Begin

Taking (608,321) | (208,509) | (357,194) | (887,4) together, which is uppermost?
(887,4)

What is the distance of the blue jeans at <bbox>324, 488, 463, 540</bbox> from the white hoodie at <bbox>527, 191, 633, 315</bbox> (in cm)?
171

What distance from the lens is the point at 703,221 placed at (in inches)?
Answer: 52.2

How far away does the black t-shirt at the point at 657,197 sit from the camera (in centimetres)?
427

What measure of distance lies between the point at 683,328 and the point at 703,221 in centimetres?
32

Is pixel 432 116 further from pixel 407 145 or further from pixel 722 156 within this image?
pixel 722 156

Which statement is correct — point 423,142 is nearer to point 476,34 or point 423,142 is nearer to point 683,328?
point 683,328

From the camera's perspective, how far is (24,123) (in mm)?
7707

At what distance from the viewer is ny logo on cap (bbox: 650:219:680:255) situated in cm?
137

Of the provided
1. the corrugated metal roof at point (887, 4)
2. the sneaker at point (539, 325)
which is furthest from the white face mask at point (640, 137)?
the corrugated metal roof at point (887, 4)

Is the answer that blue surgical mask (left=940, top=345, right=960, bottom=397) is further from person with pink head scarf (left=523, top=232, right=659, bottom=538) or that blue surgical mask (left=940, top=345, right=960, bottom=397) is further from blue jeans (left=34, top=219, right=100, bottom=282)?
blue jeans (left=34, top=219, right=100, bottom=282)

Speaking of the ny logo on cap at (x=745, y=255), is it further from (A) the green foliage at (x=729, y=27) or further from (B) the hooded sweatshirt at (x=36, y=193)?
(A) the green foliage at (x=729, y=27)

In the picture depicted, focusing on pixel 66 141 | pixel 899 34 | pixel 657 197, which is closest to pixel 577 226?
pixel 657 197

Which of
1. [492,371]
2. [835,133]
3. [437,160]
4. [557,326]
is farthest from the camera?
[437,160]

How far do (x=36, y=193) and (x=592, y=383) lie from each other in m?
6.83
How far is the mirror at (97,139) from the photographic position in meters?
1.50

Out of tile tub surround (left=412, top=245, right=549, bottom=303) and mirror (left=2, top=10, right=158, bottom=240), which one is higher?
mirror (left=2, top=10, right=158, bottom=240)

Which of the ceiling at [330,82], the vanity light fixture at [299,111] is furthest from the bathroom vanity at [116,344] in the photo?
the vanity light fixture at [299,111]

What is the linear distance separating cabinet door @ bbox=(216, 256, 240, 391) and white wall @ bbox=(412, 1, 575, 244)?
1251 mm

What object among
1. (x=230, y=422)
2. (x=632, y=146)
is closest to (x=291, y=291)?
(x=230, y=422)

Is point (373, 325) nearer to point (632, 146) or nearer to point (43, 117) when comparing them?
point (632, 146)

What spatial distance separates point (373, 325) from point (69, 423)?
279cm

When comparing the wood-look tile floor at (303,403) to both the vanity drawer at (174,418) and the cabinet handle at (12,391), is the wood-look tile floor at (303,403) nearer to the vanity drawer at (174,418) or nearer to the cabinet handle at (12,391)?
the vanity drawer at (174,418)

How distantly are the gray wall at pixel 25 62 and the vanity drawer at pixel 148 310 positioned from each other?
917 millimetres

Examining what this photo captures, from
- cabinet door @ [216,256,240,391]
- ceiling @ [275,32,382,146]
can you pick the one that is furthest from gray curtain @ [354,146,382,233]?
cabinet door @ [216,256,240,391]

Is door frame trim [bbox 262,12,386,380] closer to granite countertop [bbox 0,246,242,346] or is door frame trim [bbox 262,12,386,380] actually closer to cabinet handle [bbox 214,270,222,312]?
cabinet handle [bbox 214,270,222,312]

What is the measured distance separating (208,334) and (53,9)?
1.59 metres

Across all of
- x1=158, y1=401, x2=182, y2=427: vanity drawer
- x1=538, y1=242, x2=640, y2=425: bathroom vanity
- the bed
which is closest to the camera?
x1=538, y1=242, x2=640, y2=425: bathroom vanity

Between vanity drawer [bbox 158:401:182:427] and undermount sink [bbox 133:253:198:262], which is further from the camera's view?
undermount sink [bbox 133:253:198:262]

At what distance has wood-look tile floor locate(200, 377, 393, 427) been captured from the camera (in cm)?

End

◆ Goal
Reproduce the lines above word for word.

◆ Result
Taking (608,321) | (208,509) | (357,194) | (887,4) together, which is uppermost?
(887,4)

What is the distance of the blue jeans at <bbox>324, 488, 463, 540</bbox> from the white hoodie at <bbox>527, 191, 633, 315</bbox> (in cm)?
171

What distance from the lens is the point at 703,221 placed at (in inches)?
Answer: 52.2

How far away does the black t-shirt at the point at 657,197 sit from the camera (in centimetres)?
427

What measure of distance lies between the point at 683,328 and the point at 703,221 in centimetres?
32

Is pixel 432 116 further from pixel 407 145 or further from pixel 722 156 within this image?
pixel 722 156

Which statement is correct — point 423,142 is nearer to point 476,34 or point 423,142 is nearer to point 683,328?
point 683,328

From the camera's perspective, how far is (24,123) (in mm)?
7707

At what distance from the viewer is ny logo on cap (bbox: 650:219:680:255) situated in cm?
137

Of the provided
1. the corrugated metal roof at point (887, 4)
2. the sneaker at point (539, 325)
which is furthest from the white face mask at point (640, 137)?
the corrugated metal roof at point (887, 4)

Is the answer that blue surgical mask (left=940, top=345, right=960, bottom=397) is further from person with pink head scarf (left=523, top=232, right=659, bottom=538) or that blue surgical mask (left=940, top=345, right=960, bottom=397) is further from blue jeans (left=34, top=219, right=100, bottom=282)?
blue jeans (left=34, top=219, right=100, bottom=282)

Speaking of the ny logo on cap at (x=745, y=255), is it further from (A) the green foliage at (x=729, y=27) or further from (B) the hooded sweatshirt at (x=36, y=193)?
(A) the green foliage at (x=729, y=27)

In the picture depicted, focusing on pixel 66 141 | pixel 899 34 | pixel 657 197, which is closest to pixel 577 226?
pixel 657 197

Which of
1. [492,371]
2. [835,133]
3. [437,160]
4. [557,326]
is farthest from the camera?
[437,160]

How far do (x=36, y=193) and (x=592, y=383) lie from each other in m?
6.83
How far is the mirror at (97,139) from the photographic position in meters?
1.50

Out of tile tub surround (left=412, top=245, right=549, bottom=303) and mirror (left=2, top=10, right=158, bottom=240), which one is higher?
mirror (left=2, top=10, right=158, bottom=240)

Which of the ceiling at [330,82], the vanity light fixture at [299,111] is furthest from the bathroom vanity at [116,344] in the photo?
the vanity light fixture at [299,111]

What is the linear distance separating cabinet door @ bbox=(216, 256, 240, 391) and white wall @ bbox=(412, 1, 575, 244)?
1251 mm

What object among
1. (x=230, y=422)
2. (x=632, y=146)
is closest to (x=291, y=291)?
(x=230, y=422)

Is point (373, 325) nearer to point (632, 146) or nearer to point (43, 117) when comparing them?
point (632, 146)

What spatial distance separates point (373, 325) from point (69, 423)?
279cm

When comparing the wood-look tile floor at (303,403) to both the vanity drawer at (174,418) and the cabinet handle at (12,391), is the wood-look tile floor at (303,403) nearer to the vanity drawer at (174,418) or nearer to the cabinet handle at (12,391)?
the vanity drawer at (174,418)

How distantly are the gray wall at pixel 25 62 and the vanity drawer at pixel 148 310 positioned from each other?
917 millimetres

Examining what this photo captures, from
- cabinet door @ [216,256,240,391]
- ceiling @ [275,32,382,146]
can you pick the one that is furthest from gray curtain @ [354,146,382,233]?
cabinet door @ [216,256,240,391]

Is door frame trim [bbox 262,12,386,380] closer to granite countertop [bbox 0,246,242,346] or is door frame trim [bbox 262,12,386,380] actually closer to cabinet handle [bbox 214,270,222,312]?
cabinet handle [bbox 214,270,222,312]

What is the measured distance separating (208,334) and (53,9)?
1.59 metres

Across all of
- x1=158, y1=401, x2=182, y2=427: vanity drawer
- x1=538, y1=242, x2=640, y2=425: bathroom vanity
- the bed
which is closest to the camera?
x1=538, y1=242, x2=640, y2=425: bathroom vanity

Between vanity drawer [bbox 158:401:182:427] and undermount sink [bbox 133:253:198:262], which is further from the camera's view?
undermount sink [bbox 133:253:198:262]

At what distance has wood-look tile floor locate(200, 377, 393, 427) been captured from the camera (in cm)?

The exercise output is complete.